→ Task directions:
Copy the lines exactly. Begin at the first line of the data and stop after the line with "common name: sambar".

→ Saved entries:
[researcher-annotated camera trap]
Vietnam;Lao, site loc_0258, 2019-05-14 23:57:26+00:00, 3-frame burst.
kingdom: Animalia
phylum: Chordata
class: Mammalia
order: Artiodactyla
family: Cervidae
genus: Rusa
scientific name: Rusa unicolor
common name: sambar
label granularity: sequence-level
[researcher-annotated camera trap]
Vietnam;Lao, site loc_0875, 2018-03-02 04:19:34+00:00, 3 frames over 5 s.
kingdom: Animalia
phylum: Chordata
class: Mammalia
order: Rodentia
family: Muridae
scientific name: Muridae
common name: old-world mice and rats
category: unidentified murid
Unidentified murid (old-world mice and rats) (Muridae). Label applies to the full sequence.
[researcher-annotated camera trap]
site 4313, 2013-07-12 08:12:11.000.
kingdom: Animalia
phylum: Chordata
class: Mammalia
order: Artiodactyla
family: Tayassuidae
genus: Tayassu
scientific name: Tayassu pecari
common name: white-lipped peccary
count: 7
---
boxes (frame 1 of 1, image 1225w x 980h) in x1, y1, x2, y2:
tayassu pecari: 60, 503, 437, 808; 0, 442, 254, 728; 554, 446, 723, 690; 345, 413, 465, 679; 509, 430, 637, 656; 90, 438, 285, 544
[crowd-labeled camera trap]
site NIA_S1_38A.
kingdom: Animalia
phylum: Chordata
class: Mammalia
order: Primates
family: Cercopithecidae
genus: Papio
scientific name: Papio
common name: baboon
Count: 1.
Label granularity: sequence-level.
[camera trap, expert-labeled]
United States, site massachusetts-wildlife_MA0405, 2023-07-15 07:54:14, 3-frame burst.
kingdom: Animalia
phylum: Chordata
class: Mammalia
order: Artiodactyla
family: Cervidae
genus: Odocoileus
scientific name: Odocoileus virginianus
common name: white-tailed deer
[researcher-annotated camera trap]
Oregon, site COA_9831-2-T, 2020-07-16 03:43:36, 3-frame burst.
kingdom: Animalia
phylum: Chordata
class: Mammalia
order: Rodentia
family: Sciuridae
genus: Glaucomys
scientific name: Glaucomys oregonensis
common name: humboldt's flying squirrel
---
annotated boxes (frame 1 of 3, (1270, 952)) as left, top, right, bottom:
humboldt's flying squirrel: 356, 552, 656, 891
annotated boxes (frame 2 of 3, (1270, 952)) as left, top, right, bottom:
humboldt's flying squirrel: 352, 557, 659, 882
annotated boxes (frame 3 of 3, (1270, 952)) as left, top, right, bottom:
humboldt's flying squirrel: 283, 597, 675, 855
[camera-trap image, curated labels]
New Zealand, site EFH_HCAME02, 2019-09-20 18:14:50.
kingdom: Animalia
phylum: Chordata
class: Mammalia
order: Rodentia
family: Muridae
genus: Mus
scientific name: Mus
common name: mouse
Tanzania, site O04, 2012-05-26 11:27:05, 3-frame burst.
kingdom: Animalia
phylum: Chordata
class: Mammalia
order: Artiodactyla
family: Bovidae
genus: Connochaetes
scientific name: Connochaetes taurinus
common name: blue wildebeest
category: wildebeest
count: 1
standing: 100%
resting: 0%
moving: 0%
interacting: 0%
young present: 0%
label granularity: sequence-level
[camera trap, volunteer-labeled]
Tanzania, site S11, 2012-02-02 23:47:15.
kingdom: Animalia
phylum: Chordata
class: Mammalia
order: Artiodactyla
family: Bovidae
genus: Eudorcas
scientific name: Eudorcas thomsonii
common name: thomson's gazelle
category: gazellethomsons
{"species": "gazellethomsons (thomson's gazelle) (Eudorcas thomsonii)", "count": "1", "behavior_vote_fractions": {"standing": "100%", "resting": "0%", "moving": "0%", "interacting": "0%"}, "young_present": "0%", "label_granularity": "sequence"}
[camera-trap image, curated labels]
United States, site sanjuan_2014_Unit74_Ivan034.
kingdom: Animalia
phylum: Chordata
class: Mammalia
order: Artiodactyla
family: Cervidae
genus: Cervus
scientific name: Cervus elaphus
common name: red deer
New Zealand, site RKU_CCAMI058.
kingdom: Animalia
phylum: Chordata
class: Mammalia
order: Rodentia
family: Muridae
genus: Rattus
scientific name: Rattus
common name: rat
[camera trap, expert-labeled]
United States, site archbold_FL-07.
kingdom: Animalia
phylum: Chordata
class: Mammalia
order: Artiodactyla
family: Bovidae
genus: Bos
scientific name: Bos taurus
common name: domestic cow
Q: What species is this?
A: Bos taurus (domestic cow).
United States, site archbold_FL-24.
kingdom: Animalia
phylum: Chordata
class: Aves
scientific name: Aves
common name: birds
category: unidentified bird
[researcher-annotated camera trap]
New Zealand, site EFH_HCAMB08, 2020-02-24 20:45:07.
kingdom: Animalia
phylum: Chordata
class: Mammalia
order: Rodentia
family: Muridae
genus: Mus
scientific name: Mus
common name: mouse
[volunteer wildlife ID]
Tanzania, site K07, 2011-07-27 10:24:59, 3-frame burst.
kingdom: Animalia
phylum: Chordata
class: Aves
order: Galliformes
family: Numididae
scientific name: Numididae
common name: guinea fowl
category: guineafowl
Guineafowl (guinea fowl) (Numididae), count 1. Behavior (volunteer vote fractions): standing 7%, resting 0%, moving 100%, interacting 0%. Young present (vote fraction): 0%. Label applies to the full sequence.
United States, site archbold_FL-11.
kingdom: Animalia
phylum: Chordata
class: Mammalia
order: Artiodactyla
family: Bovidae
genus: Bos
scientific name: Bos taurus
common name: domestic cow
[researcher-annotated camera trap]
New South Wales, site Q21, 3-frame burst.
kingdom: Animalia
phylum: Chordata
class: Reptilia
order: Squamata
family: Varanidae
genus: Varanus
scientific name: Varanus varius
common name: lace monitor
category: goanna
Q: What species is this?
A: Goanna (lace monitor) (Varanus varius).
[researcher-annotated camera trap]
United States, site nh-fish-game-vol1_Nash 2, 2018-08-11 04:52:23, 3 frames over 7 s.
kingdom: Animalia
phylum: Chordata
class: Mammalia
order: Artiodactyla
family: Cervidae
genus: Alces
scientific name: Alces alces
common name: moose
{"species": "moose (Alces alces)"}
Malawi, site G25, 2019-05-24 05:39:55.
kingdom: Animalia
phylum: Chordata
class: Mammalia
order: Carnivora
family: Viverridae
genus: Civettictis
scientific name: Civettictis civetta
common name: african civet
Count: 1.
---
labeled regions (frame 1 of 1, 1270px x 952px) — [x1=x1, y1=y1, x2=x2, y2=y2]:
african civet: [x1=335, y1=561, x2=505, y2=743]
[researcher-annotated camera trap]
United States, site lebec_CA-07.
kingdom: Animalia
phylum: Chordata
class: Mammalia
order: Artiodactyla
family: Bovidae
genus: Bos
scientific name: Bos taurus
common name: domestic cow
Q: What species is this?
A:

→ Response area:
[researcher-annotated camera trap]
Vietnam;Lao, site loc_0258, 2019-05-14 23:57:26+00:00, 3-frame burst.
kingdom: Animalia
phylum: Chordata
class: Mammalia
order: Artiodactyla
family: Cervidae
genus: Rusa
scientific name: Rusa unicolor
common name: sambar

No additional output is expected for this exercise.